§ EXTRAIT DU TEXTE
+++

La question climatique est un enjeu politique et sociétal de premier plan. Dans ce champ, la parole de l’expert souffre d’une ambiguïté : malgré un consensus de plus en plus fort au sein de la communauté scientifique pour affirmer la réalité du réchauffement climatique d’origine anthropique, des voix discordantes, ayant bénéficié d’une audience importante dans les médias, génèrent une confusion qui retarde l’échéance d’une mobilisation collective pour y faire face.

Les apports des sciences du climat

Les études scientifiques sur le climat se sont caractérisées ces dernières années par un perfectionnement des méthodes employées (modèles, prévisions) et ont étendu leur champ d’intervention. Elles bénéficient d’une forte coordination au niveau international (Programme d’études du climat, Future Earth). Avec environ 20 000 experts dans le monde dont un millier en France, les sciences du climat ont notamment permis de mettre en évidence l’influence de l’homme sur la perturbation des équilibres climatiques. Depuis trente ans, le Groupe d'experts intergouvernemental sur l'évolution du climat (GIEC) est un des principaux vecteurs de diffusion de ces travaux. Il publie des rapports de synthèse des connaissances scientifiques, qui permettent d’informer les décideurs. Si sa première mission n’est pas de vulgariser les études scientifiques, comme le souligne Philippe Marbaix, son rôle est crucial dans le cadrage des enjeux des négociations climatiques. À l’occasion de chacune de leurs publications, et à l’approche de conférences internationales majeures, les travaux du GIEC font l’objet de nombreux débats et commentaires, et de remises en cause, notamment par quelques experts se réclamant du « climatoscepticisme ».

+++

Items répertoriés dans un jeu de données:
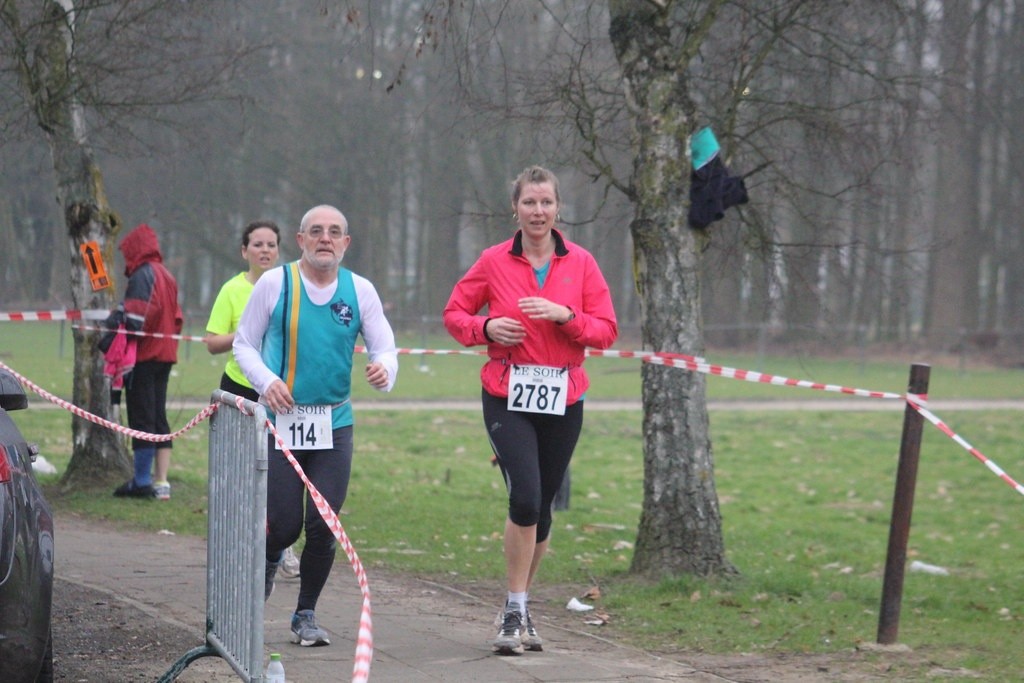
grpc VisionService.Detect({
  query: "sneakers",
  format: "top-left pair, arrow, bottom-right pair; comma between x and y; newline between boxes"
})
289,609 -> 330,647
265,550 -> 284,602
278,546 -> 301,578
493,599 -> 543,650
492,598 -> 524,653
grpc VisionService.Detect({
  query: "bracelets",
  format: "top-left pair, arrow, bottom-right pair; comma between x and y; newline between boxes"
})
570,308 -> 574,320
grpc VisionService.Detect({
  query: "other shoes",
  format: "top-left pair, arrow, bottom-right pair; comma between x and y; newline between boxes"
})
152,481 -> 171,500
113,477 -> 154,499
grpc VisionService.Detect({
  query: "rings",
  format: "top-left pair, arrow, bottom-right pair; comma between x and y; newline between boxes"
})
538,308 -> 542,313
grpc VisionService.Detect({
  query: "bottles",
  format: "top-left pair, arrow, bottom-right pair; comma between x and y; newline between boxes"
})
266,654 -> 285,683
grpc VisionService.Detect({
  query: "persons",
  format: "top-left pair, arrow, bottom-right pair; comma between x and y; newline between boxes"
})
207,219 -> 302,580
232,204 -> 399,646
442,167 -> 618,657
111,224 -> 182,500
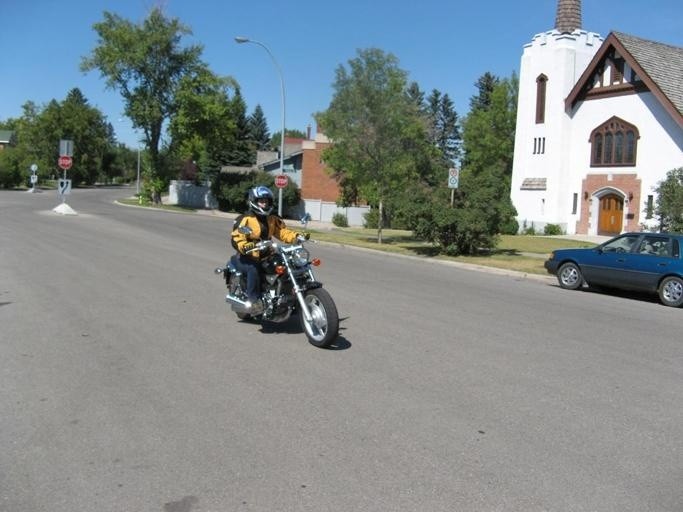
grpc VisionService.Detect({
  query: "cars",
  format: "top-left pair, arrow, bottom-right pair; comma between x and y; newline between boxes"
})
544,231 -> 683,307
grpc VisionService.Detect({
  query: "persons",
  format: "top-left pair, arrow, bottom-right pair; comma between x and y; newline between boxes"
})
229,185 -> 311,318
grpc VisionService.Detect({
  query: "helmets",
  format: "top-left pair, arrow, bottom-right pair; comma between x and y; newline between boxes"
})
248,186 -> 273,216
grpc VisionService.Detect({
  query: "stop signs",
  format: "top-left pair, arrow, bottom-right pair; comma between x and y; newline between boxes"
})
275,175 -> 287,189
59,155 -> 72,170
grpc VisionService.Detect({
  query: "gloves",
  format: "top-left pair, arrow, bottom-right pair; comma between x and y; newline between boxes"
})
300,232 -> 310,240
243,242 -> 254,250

+++

§ À RÉALISER
1. D'après l'extrait sur l'expertise climatique, combien d'experts des sciences du climat la France compte-t-elle environ ?
2. Poursuivez l'extrait sur l'expertise climatique à partir de sa dernière phrase.

§ RÉPONSES DANS L'ORDRE
1. Environ un millier.

2.
L’expertise face au climatoscepticisme

Inventé aux États-Unis à la fin des années 1970, le concept de climatoscepticisme émerge avec la montée en puissance des sciences de l’environnement. Ces sciences, sur lesquelles prennent appui ceux qui prônent un renforcement de la réglementation environnementale, sont perçues comme un danger pour la liberté d’entreprendre, attisant les oppositions anticommunistes.

Dans Les Marchands de doute[1] paru en 2012 en France, la professeure d’histoire des sciences de la terre Naomi Oreskes et Erik Conway, historien à la NASA, ont décrit le rôle des think-tanks dans la diffusion du climatoscepticisme, en particulier celui du George Marshall Institute, dès 1984. 

Le phénomène se développe aux États-Unis, particulièrement sous l’impulsion d’experts auto-proclamés ou de scientifiques parfois éminents mais intervenant souvent hors de leur champ de spécialisation, qui alimentent le débat. Stéphane Foucart a rappelé que 900 millions de dollars avaient été mobilisés chaque année entre 2003 et 2010 pour financer le climatoscepticisme. Les fondations privées en sont alors les principales contributrices. Des stratégies particulières sont déployées pour créer des oppositions visibles et médiatiques : la fabrication de contentieux, l’utilisation détournée des dissensions existantes au sein de la communauté scientifique ou la diffusion de tribunes par des journaux.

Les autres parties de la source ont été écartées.